Excerpts of spatial question data:
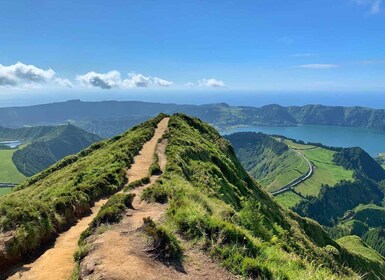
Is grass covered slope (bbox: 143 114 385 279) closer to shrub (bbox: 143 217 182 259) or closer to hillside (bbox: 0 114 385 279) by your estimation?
hillside (bbox: 0 114 385 279)

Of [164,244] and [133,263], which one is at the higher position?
[164,244]

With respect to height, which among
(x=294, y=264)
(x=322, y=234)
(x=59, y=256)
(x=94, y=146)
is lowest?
(x=322, y=234)

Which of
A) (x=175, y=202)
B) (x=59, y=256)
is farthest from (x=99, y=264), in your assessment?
(x=175, y=202)

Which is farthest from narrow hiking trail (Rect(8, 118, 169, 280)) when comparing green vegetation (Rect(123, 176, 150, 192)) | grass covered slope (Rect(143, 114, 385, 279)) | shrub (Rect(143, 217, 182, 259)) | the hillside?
grass covered slope (Rect(143, 114, 385, 279))

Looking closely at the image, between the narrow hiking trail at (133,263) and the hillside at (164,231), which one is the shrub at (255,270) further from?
the narrow hiking trail at (133,263)

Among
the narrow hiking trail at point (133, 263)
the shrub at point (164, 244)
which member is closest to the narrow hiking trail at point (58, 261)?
the narrow hiking trail at point (133, 263)

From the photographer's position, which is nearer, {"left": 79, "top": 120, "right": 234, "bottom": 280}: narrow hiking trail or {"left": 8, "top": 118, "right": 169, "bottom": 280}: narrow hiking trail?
{"left": 79, "top": 120, "right": 234, "bottom": 280}: narrow hiking trail

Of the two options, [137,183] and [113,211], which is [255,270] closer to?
[113,211]

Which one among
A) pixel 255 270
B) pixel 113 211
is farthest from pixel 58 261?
pixel 255 270

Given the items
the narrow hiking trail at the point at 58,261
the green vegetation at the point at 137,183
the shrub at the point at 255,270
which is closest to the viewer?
the shrub at the point at 255,270

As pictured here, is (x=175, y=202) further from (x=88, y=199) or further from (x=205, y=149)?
(x=205, y=149)

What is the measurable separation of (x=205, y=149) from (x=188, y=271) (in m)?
39.5

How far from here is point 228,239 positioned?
16250 millimetres

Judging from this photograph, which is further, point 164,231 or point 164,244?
point 164,231
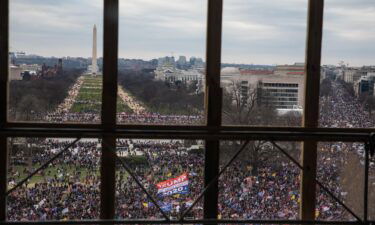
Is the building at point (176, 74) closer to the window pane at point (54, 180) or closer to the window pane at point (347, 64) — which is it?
the window pane at point (54, 180)

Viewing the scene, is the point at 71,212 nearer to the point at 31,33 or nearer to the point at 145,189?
the point at 145,189

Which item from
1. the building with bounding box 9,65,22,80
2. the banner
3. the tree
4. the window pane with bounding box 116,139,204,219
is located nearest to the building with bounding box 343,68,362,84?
the tree

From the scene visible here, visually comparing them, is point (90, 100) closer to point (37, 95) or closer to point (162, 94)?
point (37, 95)

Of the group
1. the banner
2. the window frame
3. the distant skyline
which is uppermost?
the distant skyline

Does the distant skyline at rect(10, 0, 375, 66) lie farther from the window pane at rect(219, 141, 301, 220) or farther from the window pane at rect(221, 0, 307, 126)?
the window pane at rect(219, 141, 301, 220)

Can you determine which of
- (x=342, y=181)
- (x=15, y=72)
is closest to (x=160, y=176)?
(x=15, y=72)

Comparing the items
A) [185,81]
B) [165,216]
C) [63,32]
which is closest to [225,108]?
[185,81]
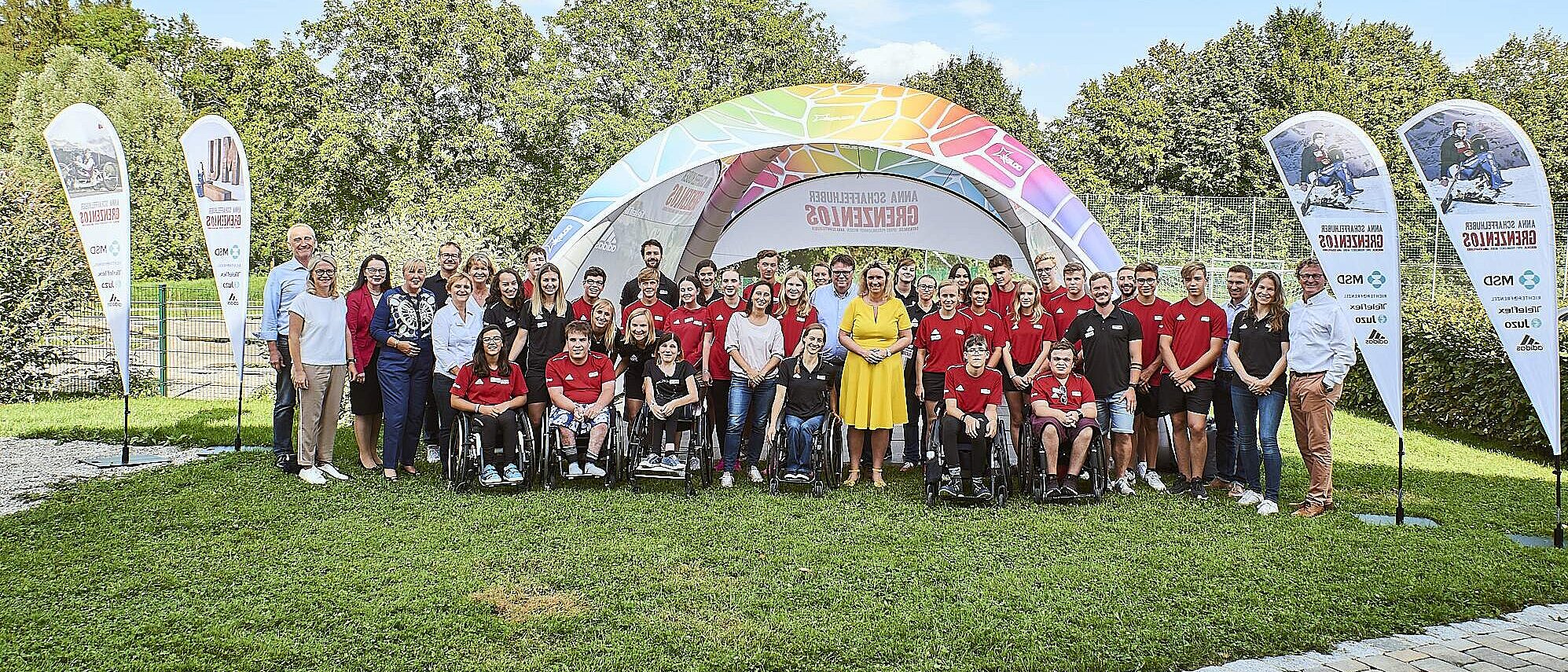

■ Given task: Output the lines of the items as a numbered list, beginning with the line that contains "Which item from" and continuing through the end of the items. Omit blank lines and pictures.

■ Expected answer:
1. Which item from
2. 1. the building with bounding box 9,65,22,80
3. 2. the banner
4. 3. the tree
5. 4. the window pane with bounding box 116,139,204,219
6. is located nearest to the building with bounding box 343,68,362,84?
7. the tree
8. From the scene visible here, visually comparing them, is point (90, 100) closer to point (37, 95) or closer to point (162, 94)?
9. point (37, 95)
10. Of the group
11. 1. the banner
12. 2. the window frame
13. 3. the distant skyline
14. which is uppermost?
15. the distant skyline
16. Does the distant skyline at rect(10, 0, 375, 66) lie farther from the window pane at rect(219, 141, 301, 220) or farther from the window pane at rect(221, 0, 307, 126)?
17. the window pane at rect(219, 141, 301, 220)
18. Can you determine which of
19. - (x=342, y=181)
20. - (x=15, y=72)
21. is closest to (x=160, y=176)?
22. (x=15, y=72)
23. Comparing the items
24. A) [185,81]
25. B) [165,216]
26. C) [63,32]
27. which is closest to [225,108]?
28. [185,81]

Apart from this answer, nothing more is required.